[[ PROVIDED MATERIAL, beginning ]]

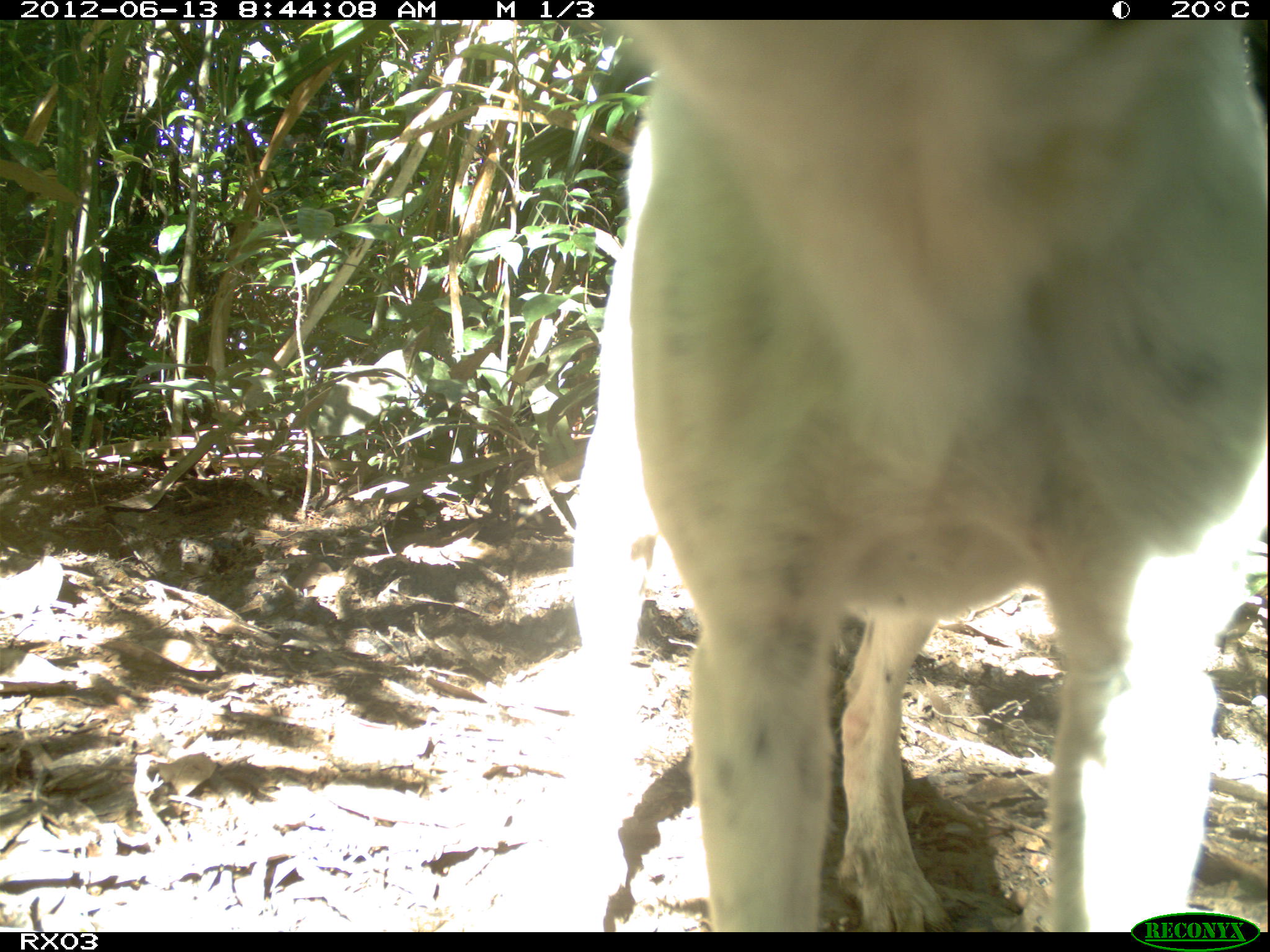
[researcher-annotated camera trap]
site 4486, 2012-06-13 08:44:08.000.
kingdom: Animalia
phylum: Chordata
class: Mammalia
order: Carnivora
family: Canidae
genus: Canis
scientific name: Canis familiaris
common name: domestic dog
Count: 1.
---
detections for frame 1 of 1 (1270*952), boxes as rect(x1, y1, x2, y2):
canis familiaris: rect(564, 19, 1263, 933)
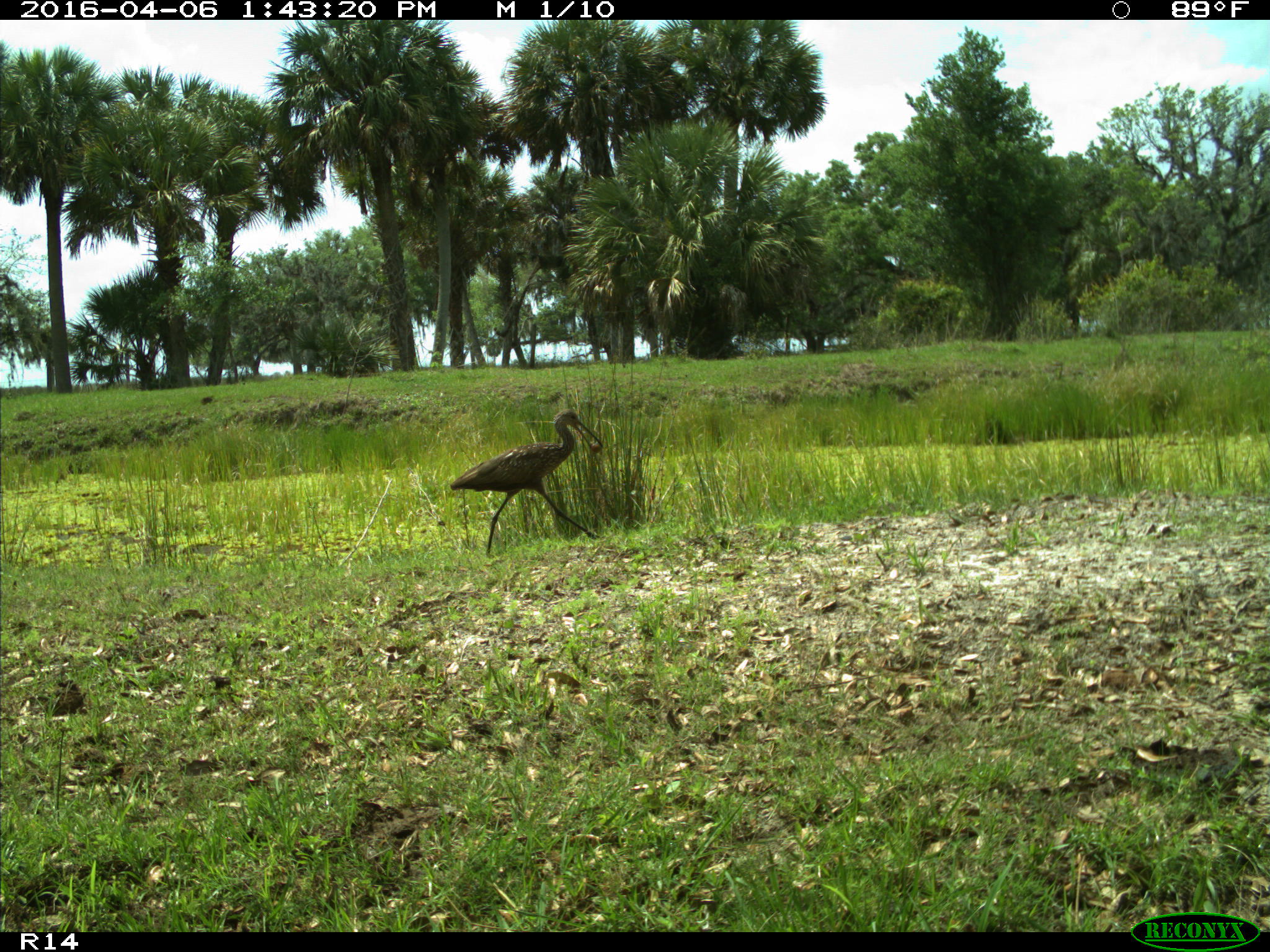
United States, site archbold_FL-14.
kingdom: Animalia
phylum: Chordata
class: Aves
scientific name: Aves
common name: birds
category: unidentified bird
Unidentified bird (birds) (Aves).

[[ PROVIDED MATERIAL, end ]]

THE PROBLEM —
Above are the records; report each line in them that includes the word "site".

RESPONSE AREA —
site 4486, 2012-06-13 08:44:08.000.
United States, site archbold_FL-14.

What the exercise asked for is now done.